Ben de teşekkür ederim.
Öyküde detay olmadığını düşünmüyorum, tam tersine öyküyü dağıttığını düşündüğüm detaylar var. Öykü "parçalanamaz bir bütün" olmalı bana göre; yani bir şey çıkardığımız zaman öykü eksilmeli,koyduğumuzda fazla durmalı; bunu görebilmenin yolu örgünün sıkı olmasından geçer. Kurgu bütün bunlara izin veren bir kurgu olursa o da ilginç ve güzel olur diye düşünüyorum.

""
Anlatıcı meselesi gerçekten büyük sorun. Bir kere kime anlatıyor?

Anlatıcı konusu benim de sıkıntıda olduğum bir konu.
Safrandolu'da bana kalırsa kişi kendine anlatıyor biz de yan masadan duyuyoruz zaman zaman.


Re: Safrandolu

doruk cansev dedi ki:
Anlatıcı meselesi gerçekten büyük sorun. Bir kere kime anlatıyor?

Ben öykünün kime anlatıldığı konusundaki belirsizliği çok sevdim. Bazı yerlerde daha ekonomik olunsa bu duygu daha da pekişecek bence.

doruk cansev dedi ki:
Yazmaya her oturduğumda bunu aklımın bir kıyısında tutuyorum, çoğu kez yeterince değerlendiremesem de. Yine de bir çeşit boş levha-okur kurarsak kendisini memnun edecek kadar detay koyduğuma inanıyorum, bu tek taraflı tavrın dışlayıcılığı üstüne düşüneceğim.

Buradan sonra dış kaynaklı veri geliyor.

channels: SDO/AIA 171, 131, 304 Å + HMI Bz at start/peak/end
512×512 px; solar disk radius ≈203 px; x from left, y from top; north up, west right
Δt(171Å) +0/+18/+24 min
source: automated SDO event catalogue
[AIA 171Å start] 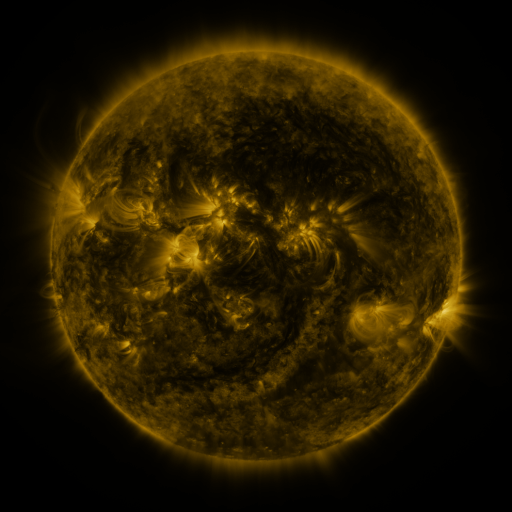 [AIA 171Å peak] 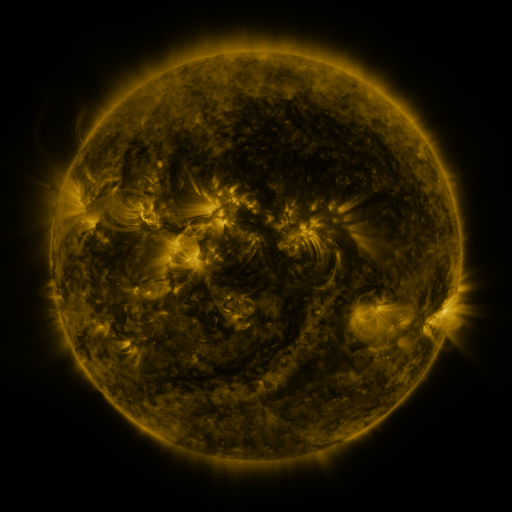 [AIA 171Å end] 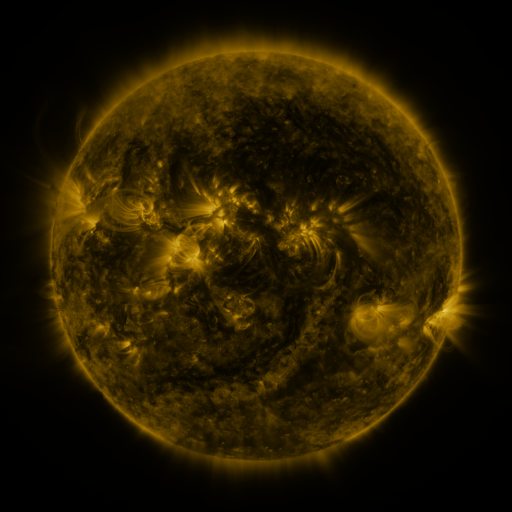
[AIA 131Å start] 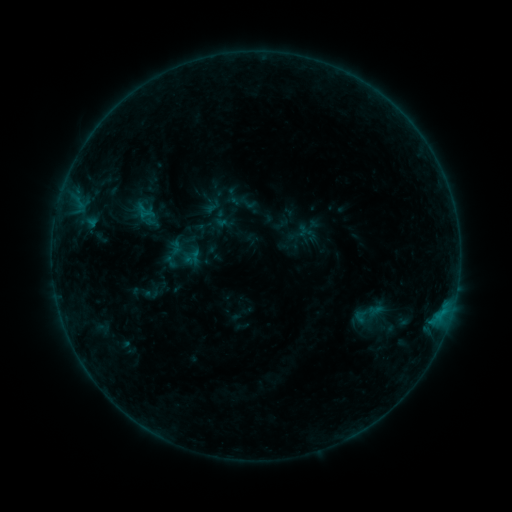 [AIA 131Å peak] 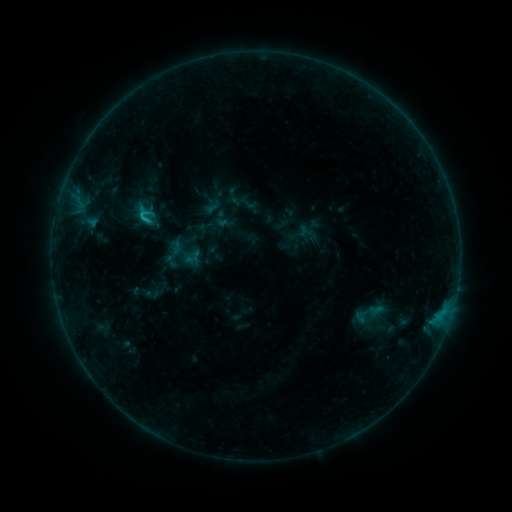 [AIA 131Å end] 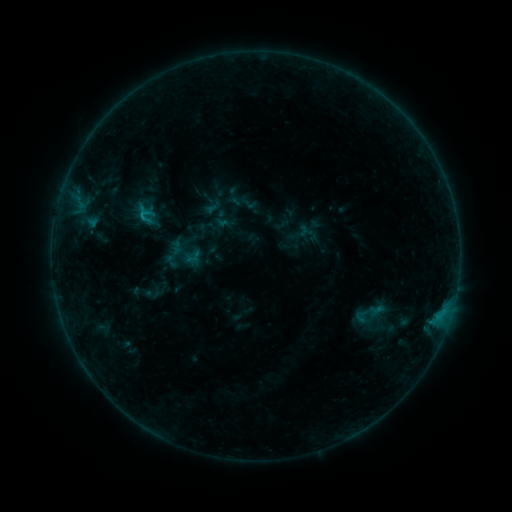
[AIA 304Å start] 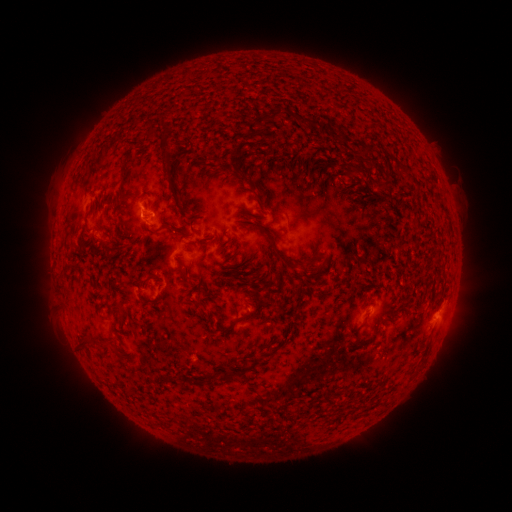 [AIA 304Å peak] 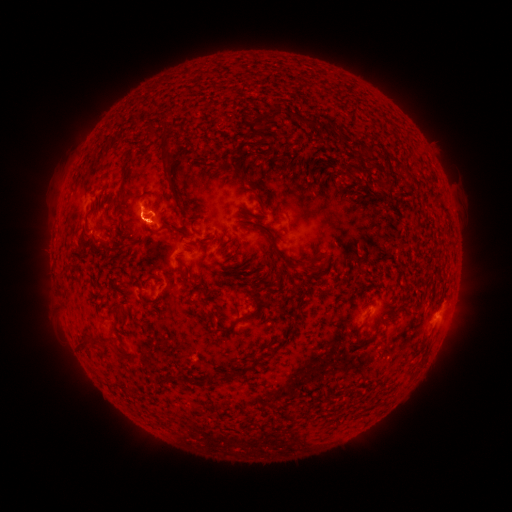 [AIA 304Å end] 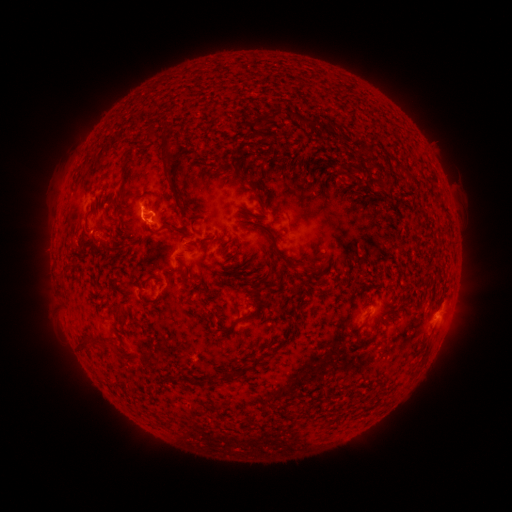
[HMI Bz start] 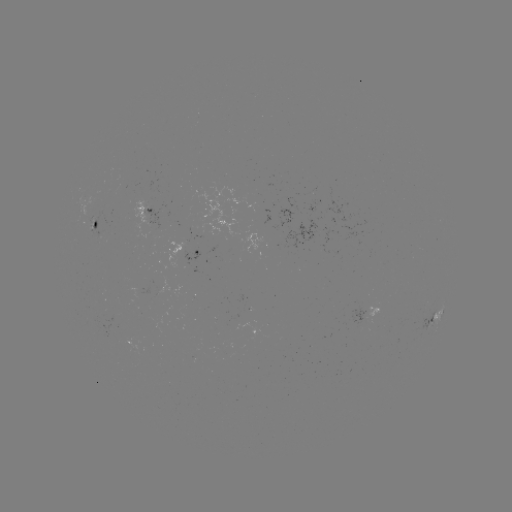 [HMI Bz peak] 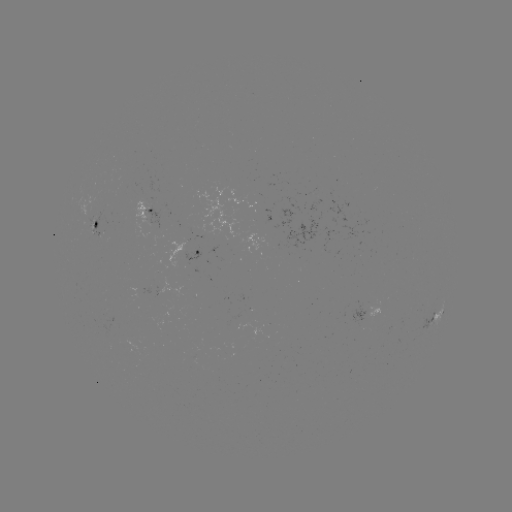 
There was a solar flare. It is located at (145, 219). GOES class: B8.0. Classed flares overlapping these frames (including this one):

Detaylar bana çok boğucu gelmedi, daha çok detayların organize edilmesinde bir akış problemi yaşıyor gibi geldi öykü. Birbirini itmesi gereken öğelerle çekmesi gereken öğeler ters çalışıyor sanki. Sonunda -muhtemelen yazarın aklında birbirine düzgünce bağlanan- çemberler okurda yumak oluyor.